PASSAGE À EXAMINER:
Pouvons-nous imaginer le cadre matériel des réunions du dimanche ? Il ne faut pas croire à des églises déjà édifiées dans ce seul but. Comme naguère les juifs, la plupart des chrétiens s'assemblent dans des maisons particulières. Dans le monde chrétien de ce temps, on en a retrouvé une seule qui ait la qualité d'un lieu de culte caractérisé. Elle est située au bord de l'Euphrate ; on l'a élevée hors de la petite ville de Doura-Europos, sur la rive romaine du fleuve. Elle est restée à l'abandon et les sables l'ont progressivement couverte. Il n'en restait aucune trace quand, autour de 1930, des fouilles l'ont révélée. Sur les quatre côtés d'une cour intérieure, on a repéré des pièces. La plus grande paraît être une sorte de vestibule où l'on pouvait se retrouver avant et après l'office. La liturgie de la Parole se tenait dans une pièce tout en longueur mesurant environ 75 mètres carrés. On a aussi reconnu une salle à manger d'environ 25 mètres carrés et, à côté de celle-ci, une pièce plus petite — une vingtaine de mètres carrés — où l'on a trouvé un baptistère : la décoration murale en présente tous les signes. Il est possible que l'on ait baptisé dans la petite piscine entourée de colonnes.

Les dimensions mêmes de « l'église » de Doura-Europos portent à croire qu'il s'agit d'une communauté réduite : moins de cent personnes au total, ce qui exclut la présence d'un officiant à plein temps. On souligne qu'il s'agit de l'église d'une « toute petite ville située aux marges extrêmes de l'Empire ». Sa position hors de la cité peut-être attribuée à une réalité économique : les terrains y étaient beaucoup moins chers qu'intra muros. Ajoutons la prudence qui commandait à se réunir loin des regards.

Quand faut-il fêter Pâques ? A la fin du IIe siècle, la question divisera les chrétiens. Les Eglises d'Asie célèbrent la Résurrection du Christ le jour de la Pâque juive : le quatorzième jour de la lune du mois de Nisan ; la majorité des chrétiens hors d'Asie préfèrent le dimanche qui suit. Entre 189 et 199, des synodes se réuniront en plusieurs lieux pour tâcher de parvenir à un accord. Eusèbe de Césarée fait état des positions exprimées par l'Eglise de Rome, celles de Palestine, des évêques du Pont, de l'évêque de Corinthe et des chrétientés de Gaule. L'ensemble de ces Eglises considèrent que Pâques doit être célébré le dimanche. Or les évêques d'Asie s'entêtent. Il faut qu'Irénée s'en mêle et prêche la tolérance. A l'évêque Victor, futur pape, qui a voulu excommunier les Eglises d'Asie, il écrit : « Les presbytres antérieurs à Sôter qui ont dirigé l'Eglise que tu gouvernes aujourd'hui [...] n'ont pas gardé eux-mêmes le quatorzième jour mais n'en ont pas interdit l'usage à ceux qui venaient de chrétientés dans lesquelles il était gardé. » Victor n'en fixe pas moins la célébration de Pâques au jour qui depuis a été constamment observé.

DONNÉES EXTRAITES:
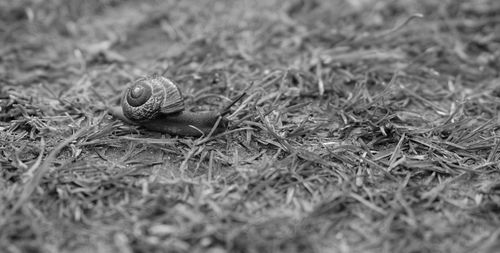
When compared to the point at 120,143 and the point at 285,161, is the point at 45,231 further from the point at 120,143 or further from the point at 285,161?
the point at 285,161

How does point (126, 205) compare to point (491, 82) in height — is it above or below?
above

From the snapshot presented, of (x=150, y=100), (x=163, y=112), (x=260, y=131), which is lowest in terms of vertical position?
(x=260, y=131)

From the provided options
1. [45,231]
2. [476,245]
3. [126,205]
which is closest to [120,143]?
[126,205]

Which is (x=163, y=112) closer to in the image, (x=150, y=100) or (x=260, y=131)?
(x=150, y=100)

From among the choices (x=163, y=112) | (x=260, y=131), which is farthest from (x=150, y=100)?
(x=260, y=131)

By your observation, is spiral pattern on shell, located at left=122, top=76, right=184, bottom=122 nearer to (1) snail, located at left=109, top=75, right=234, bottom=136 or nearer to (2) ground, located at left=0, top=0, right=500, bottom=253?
(1) snail, located at left=109, top=75, right=234, bottom=136

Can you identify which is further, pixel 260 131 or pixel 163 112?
pixel 260 131

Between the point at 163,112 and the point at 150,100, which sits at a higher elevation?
the point at 150,100

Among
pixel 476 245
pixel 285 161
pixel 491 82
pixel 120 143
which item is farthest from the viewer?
pixel 491 82
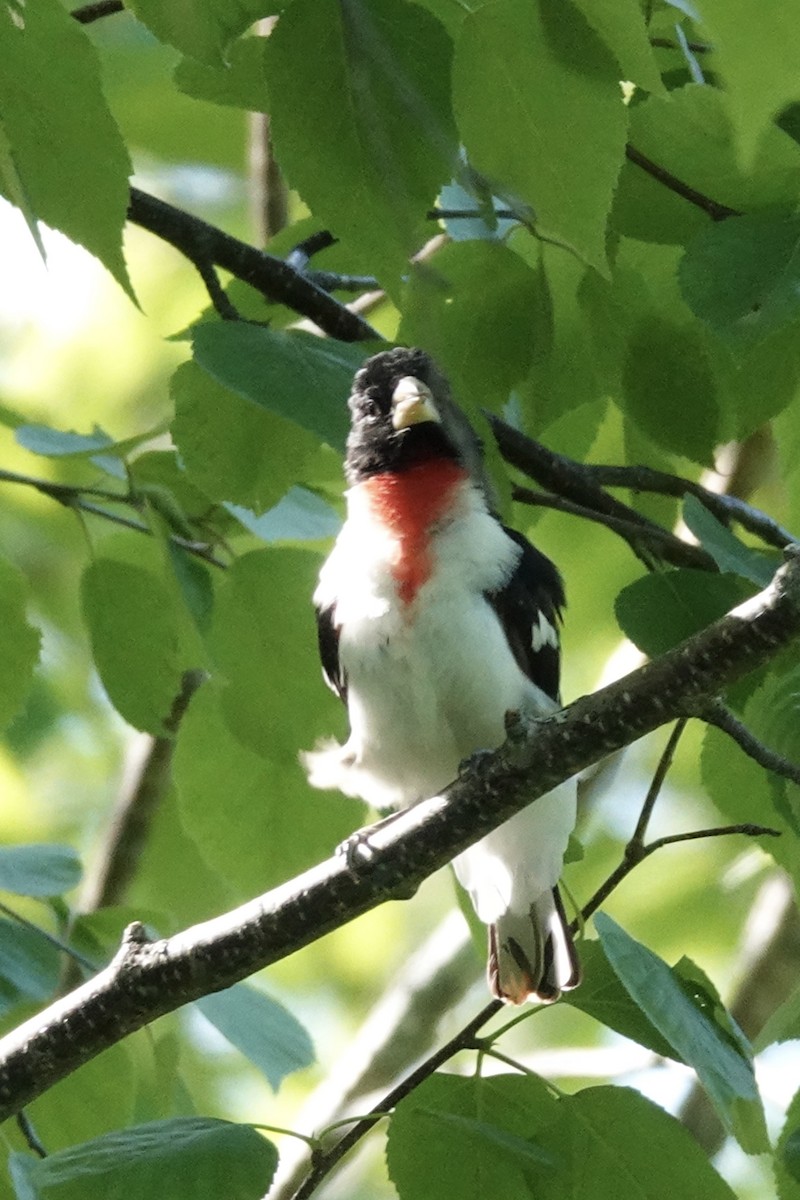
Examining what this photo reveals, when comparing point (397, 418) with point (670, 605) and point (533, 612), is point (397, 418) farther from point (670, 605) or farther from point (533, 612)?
point (670, 605)

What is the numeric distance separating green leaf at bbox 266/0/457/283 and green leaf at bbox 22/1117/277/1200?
995 mm

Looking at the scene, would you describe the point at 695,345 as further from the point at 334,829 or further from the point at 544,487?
the point at 334,829

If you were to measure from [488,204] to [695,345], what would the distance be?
736 mm

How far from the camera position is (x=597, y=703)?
170 cm

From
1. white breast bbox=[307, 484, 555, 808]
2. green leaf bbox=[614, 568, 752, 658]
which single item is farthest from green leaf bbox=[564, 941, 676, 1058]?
white breast bbox=[307, 484, 555, 808]

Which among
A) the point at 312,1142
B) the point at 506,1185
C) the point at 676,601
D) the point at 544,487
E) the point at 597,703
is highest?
the point at 544,487

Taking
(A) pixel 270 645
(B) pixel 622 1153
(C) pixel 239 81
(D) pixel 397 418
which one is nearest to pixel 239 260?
(C) pixel 239 81

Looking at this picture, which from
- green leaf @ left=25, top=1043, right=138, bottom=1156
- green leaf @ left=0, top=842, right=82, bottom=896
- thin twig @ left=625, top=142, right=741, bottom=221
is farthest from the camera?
green leaf @ left=25, top=1043, right=138, bottom=1156

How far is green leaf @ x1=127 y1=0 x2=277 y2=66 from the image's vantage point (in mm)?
1498

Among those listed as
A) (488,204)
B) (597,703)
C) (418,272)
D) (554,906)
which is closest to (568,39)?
(488,204)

PARTIES DE L'EXERCICE:
A) Dites si chacun des énoncés suivants concorde avec le passage à examiner, en répondant par oui ou par non et en citant les mots décisifs du passage.
(i) L'église de Doura-Europos a été révélée par des fouilles vers 1930.
(ii) La salle à manger de l'église de Doura-Europos mesurait environ 75 mètres carrés.
(iii) Les Églises d'Asie célébraient la Résurrection le dimanche qui suit la Pâque juive.
B) Répondez à ces questions d'après le passage à examiner.
(i) Au bord de quel fleuve se trouve l'église de Doura-Europos ?
(ii) Combien de personnes la communauté de Doura-Europos comptait-elle au total ?
(iii) Entre quelles années des synodes se réuniront-ils au sujet de la date de Pâques ?
C) Relevez dans le passage à examiner toutes les Églises ou autorités dont Eusèbe de Césarée rapporte les positions sur la date de Pâques.
Ce matériel provient d'une autre source que le passage à examiner.

CORRIGÉ DES EXERCICES:
A)
(i) Oui : « Il n'en restait aucune trace quand, autour de 1930, des fouilles l'ont révélée. »
(ii) Non : « On a aussi reconnu une salle à manger d'environ 25 mètres carrés »
(iii) Non : « Les Eglises d'Asie célèbrent la Résurrection du Christ le jour de la Pâque juive »

B)
(i) L'Euphrate.
(ii) Moins de cent personnes.
(iii) Entre 189 et 199.

C)
- l'Eglise de Rome
- celles de Palestine
- les évêques du Pont
- l'évêque de Corinthe
- les chrétientés de Gaule